Opera Canada

A HISTORY OF OPERA IN CANADA 1960-2020

After World War Two, cultural critics looked at how the world had changed and announced that many traditional art forms had become outmoded. Figurative art was dead. The literary novel was dead. All of classical music was dead. The genre of classical music whose demise was deemed most obvious was opera.

The death of opera became such a cliché of cultural criticism that in 1950 American opera composer Gian Carlo Menotti was moved to counter the naysayers in his essay “Opera Isn’t Dead.” The argument of the naysayers was that American opera houses had become nothing more than living museums of 19th-century works and that the form had not put down any roots in American soil. As it happens, the 1950s saw a major boom of homegrown opera by important American composers, from Samuel Barber to Virgil Thomson.

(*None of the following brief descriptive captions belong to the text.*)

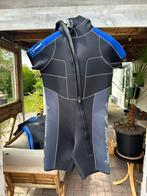 Body man maat ML, Watersport en Boten, Gebruikt, Ophalen of Verzenden, Duikpak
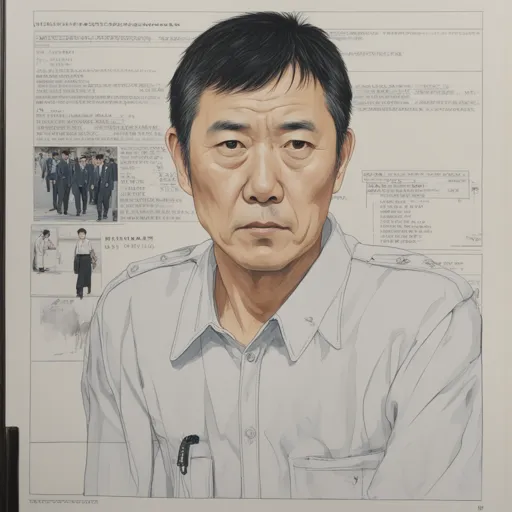 Satoru Nomura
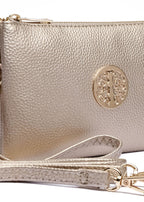 Clutch Purse Party Bag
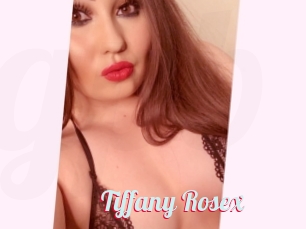 Tiffany_Rosex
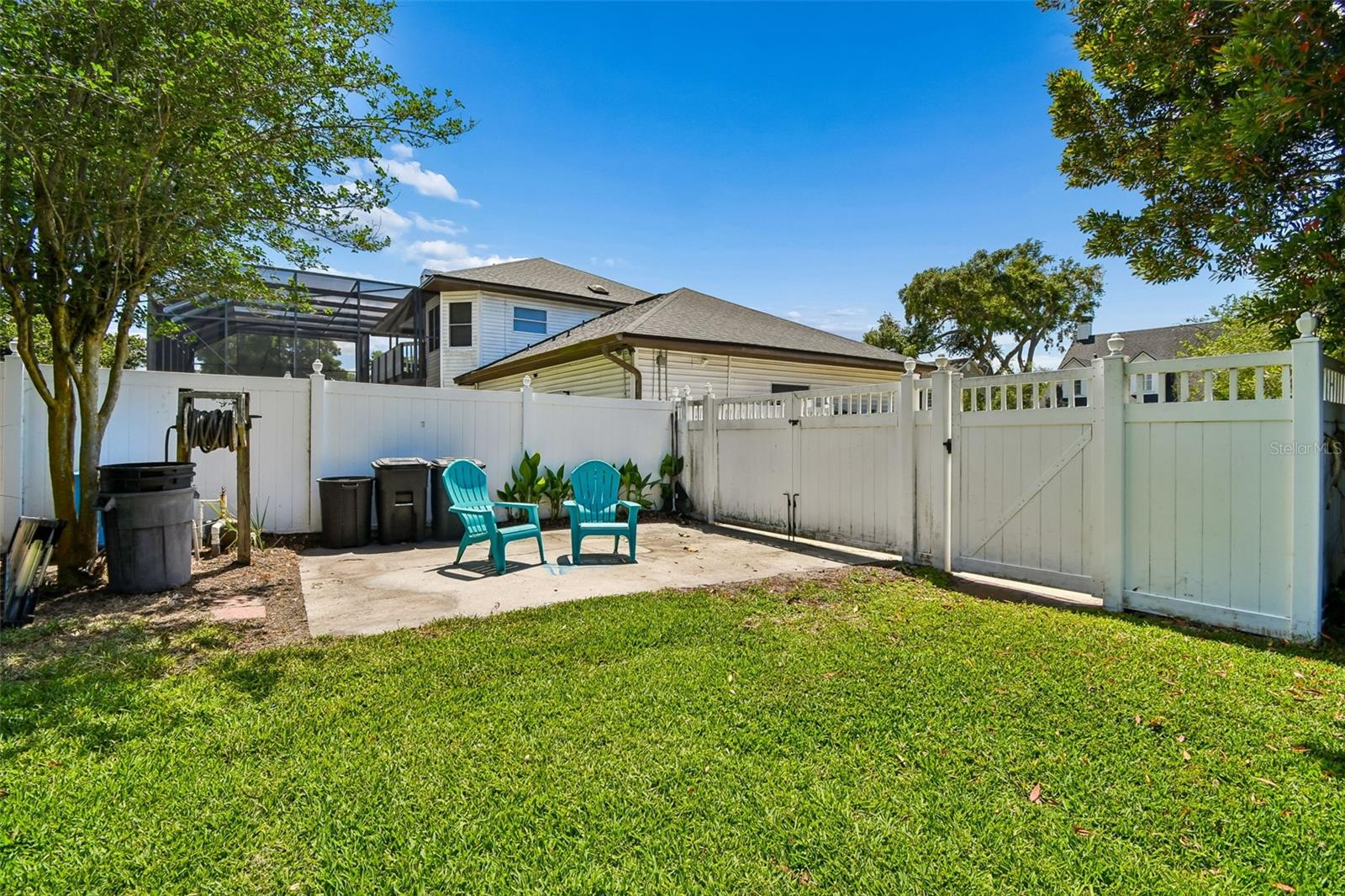 Image 62 of 91 For 4140 Conway Place Circle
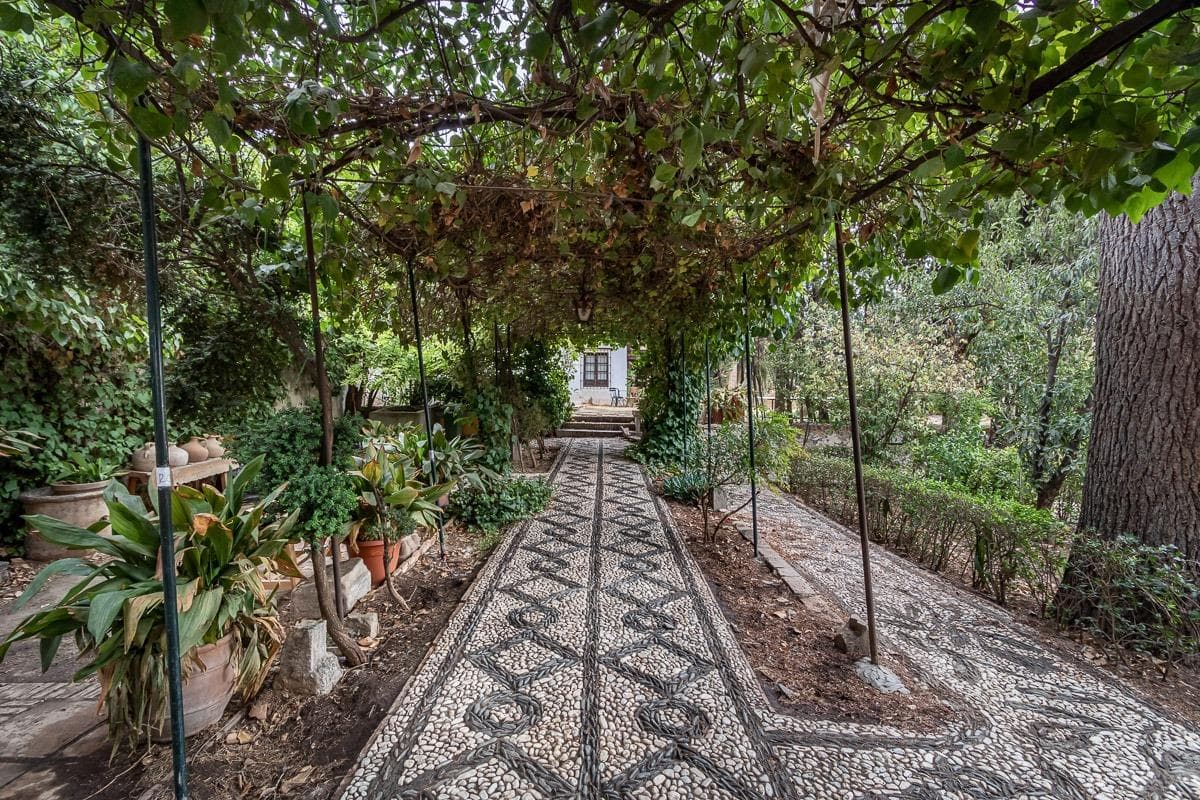 Inmueble 08053 - Foto 38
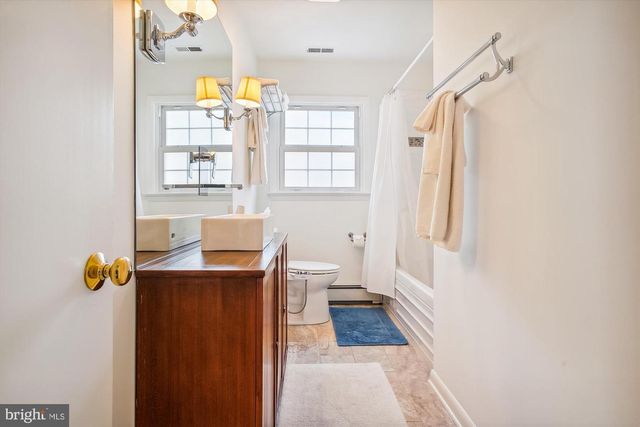 532 TRIPPE AVE, Easton, MD 21601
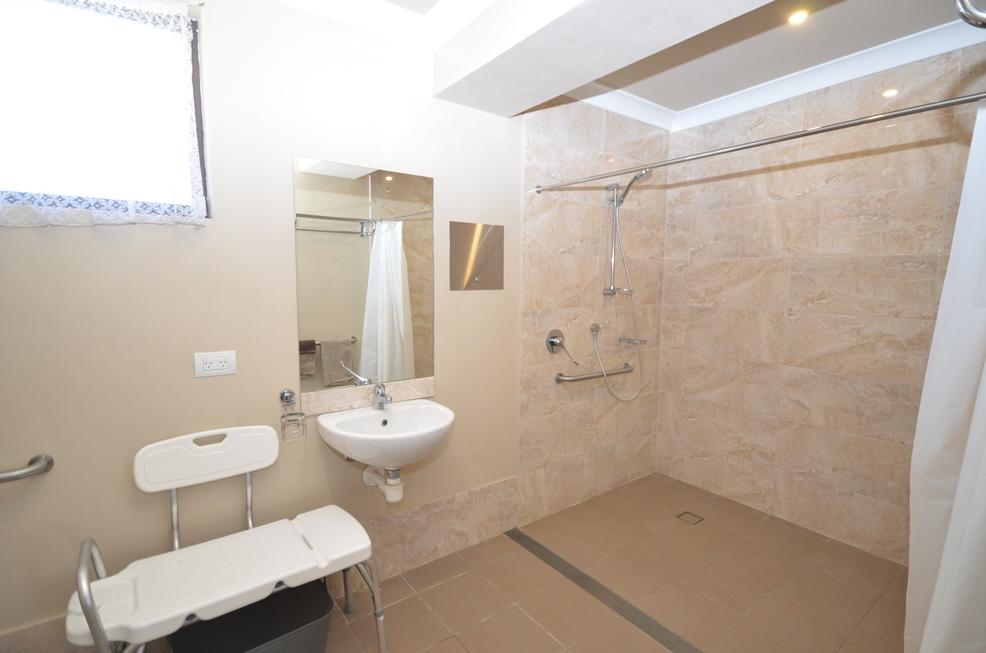 Willala NSW Australian Directory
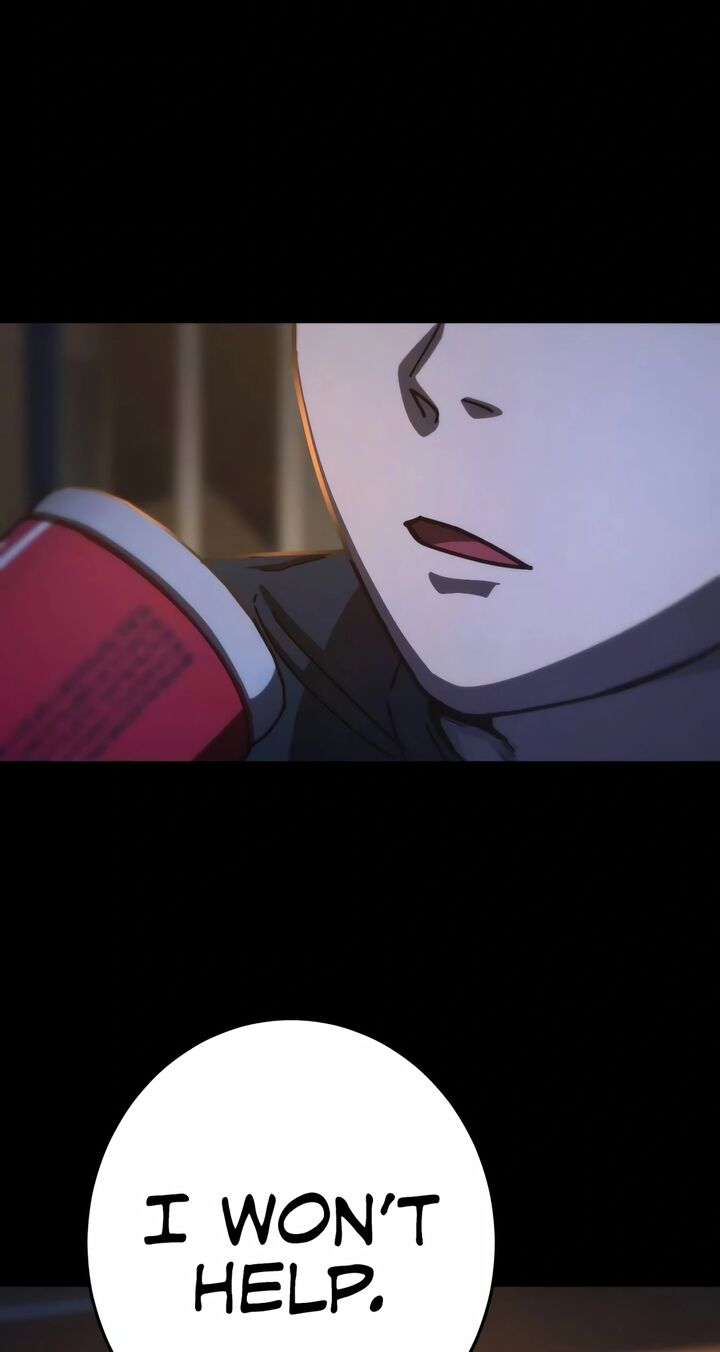 Sasensareta Munou Ouji Wa Jitsuryoku Wo Kakushitai 15 113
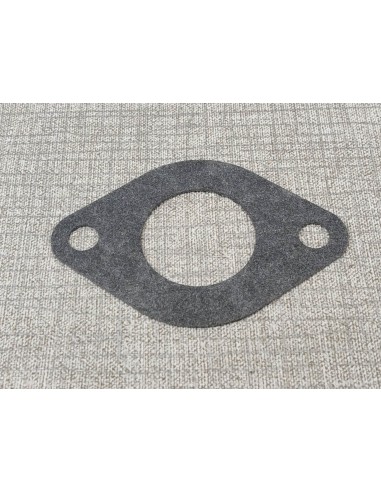 Joint de pipe admission de ATC125M ATC70 HONDA 17119-088-831 ADAPTABLE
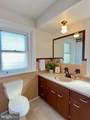 46 Main Street - Photo 46
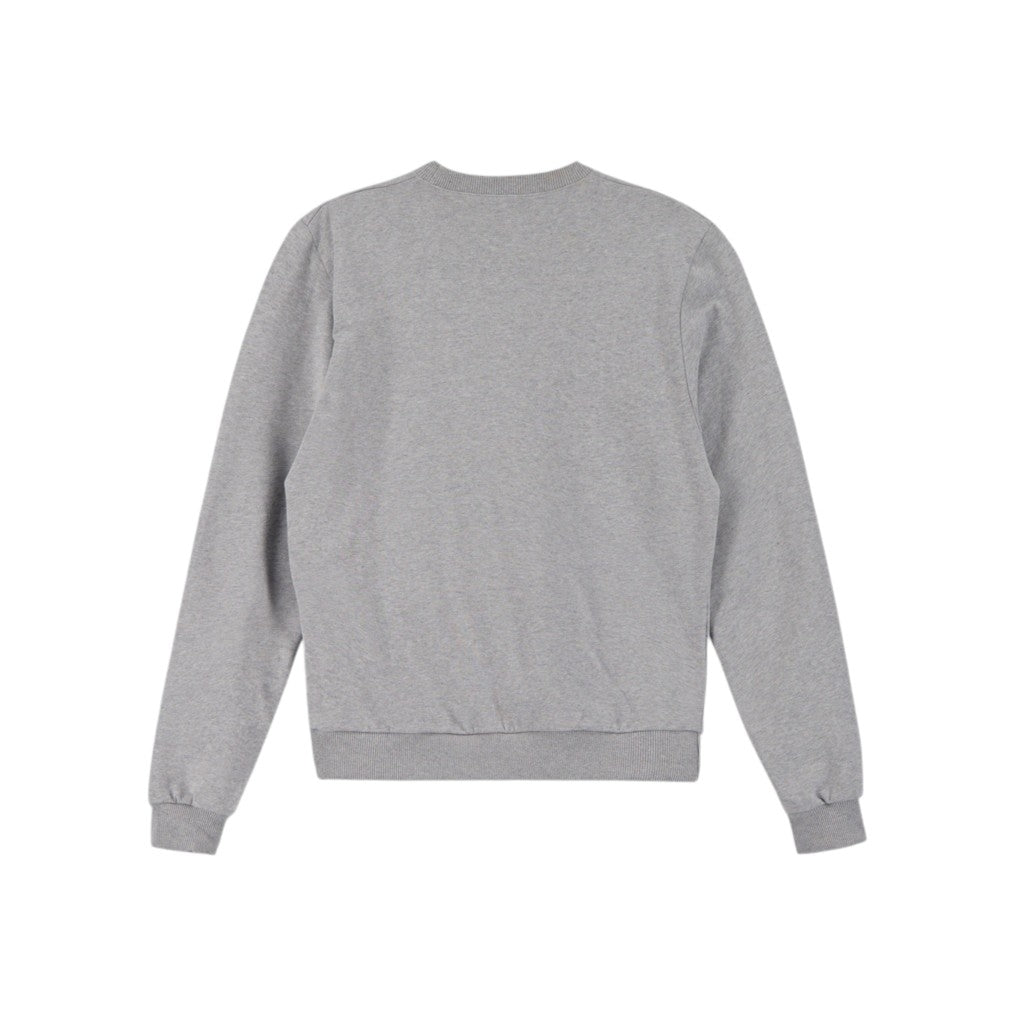 Gris Chiné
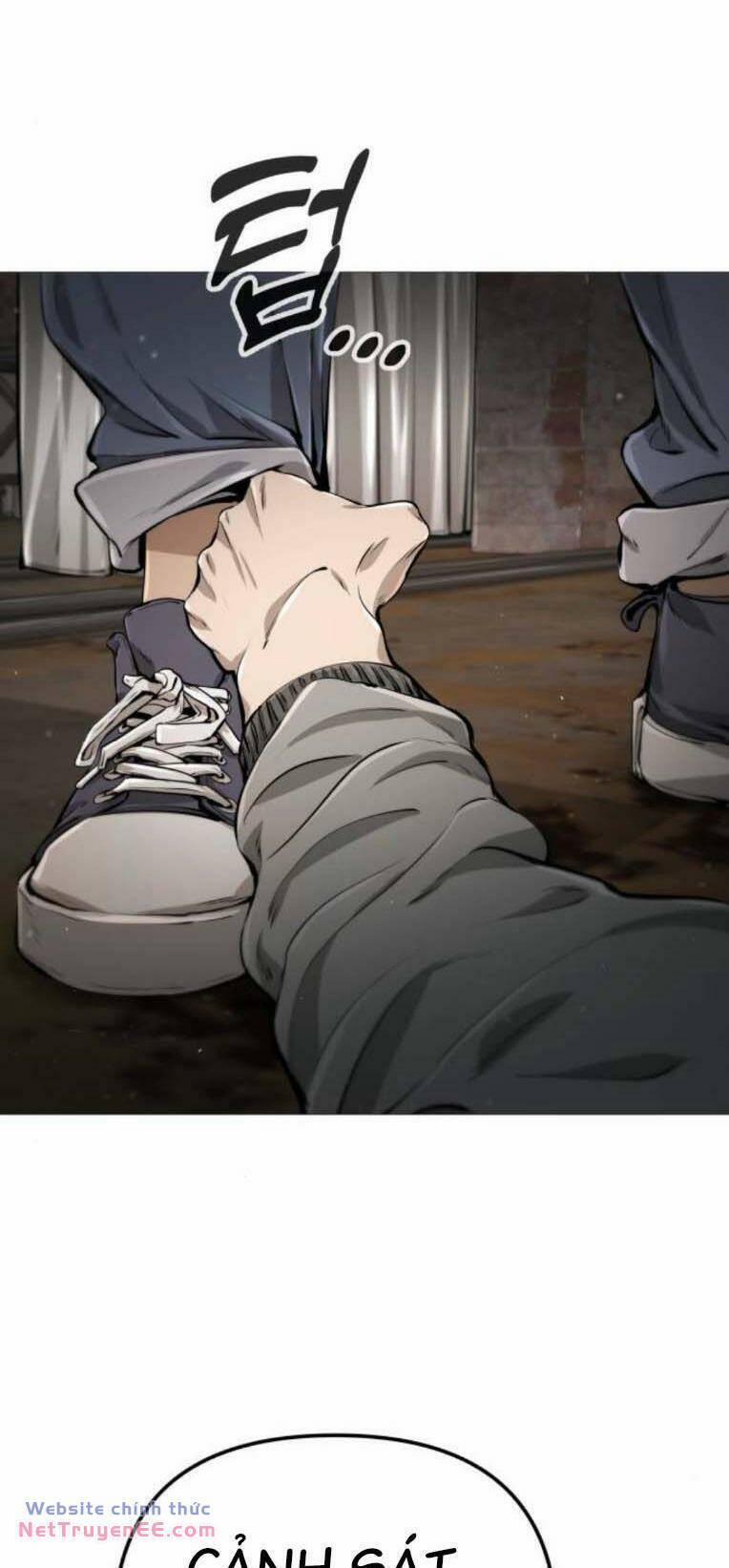 Quán Ăn Ngon 28 trang 87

If we turn our gaze to Canada in 1950, the question might not be “Is opera dead?” but rather “Was opera ever alive?” Yes, Québécois composer Joseph Quesnel wrote the first Canadian opera with hisColas et Colinette (1788). Yes, Ontarian composer Oscar Telgmann’s operetta Leo, the Royal Cadet (1889) not only toured Ontario and New York state, but recorded over 1,700 performances before 1925. Yet neither of these works led to an increase of opera composition nor to the founding of permanent professional opera companies.

In 1947, Robertson Davies’s comic play Overlaid depicted a farmer somewhere in “rural Canada” who combats the supposed “emotional undernourishment” of his compatriots by listening to the Saturday afternoon broadcasts from The Metropolitan Opera. The play reflects the reality that in the mid-20th century, Canadian opera-lovers had to look outside the country for sustenance. Davies’s farmer, however, was not as alone in his thinking. The success of the Met broadcasts in Canada, and of the Met’s tours of Canadian cities on and off from 1941 to 1967, demonstrated that there really was a large and eager audience for opera in Canada. This perception in turn encouraged certain singers and music educators to dream that professional opera companies might at last become viable in this country.

There was only one such company in Canada in 1947 when Davies’ play premiered. In 1941, soprano Pauline Donalda founded the Opera Guild of Montréal which lasted until was established, the number had grown to three. In addition to the Opera Guild of Montréal was the new Vancouver Opera, founded in 1958 by tenor William Morton, which gave its first performance in 1960. Yet the oldest continually running opera company in Canada would be the Canadian Opera Company, founded in 1950 by three members of the Royal Conservatory of Music—German émigré Herman Geigel-Torel and Moravian émigrés Arnold Walter and Nicholas Goldschmidt. They established the Royal Conservatory Opera Company as a showcase for Canadian singers, a company that after a series of name changes would evolve into the Canadian Opera Company.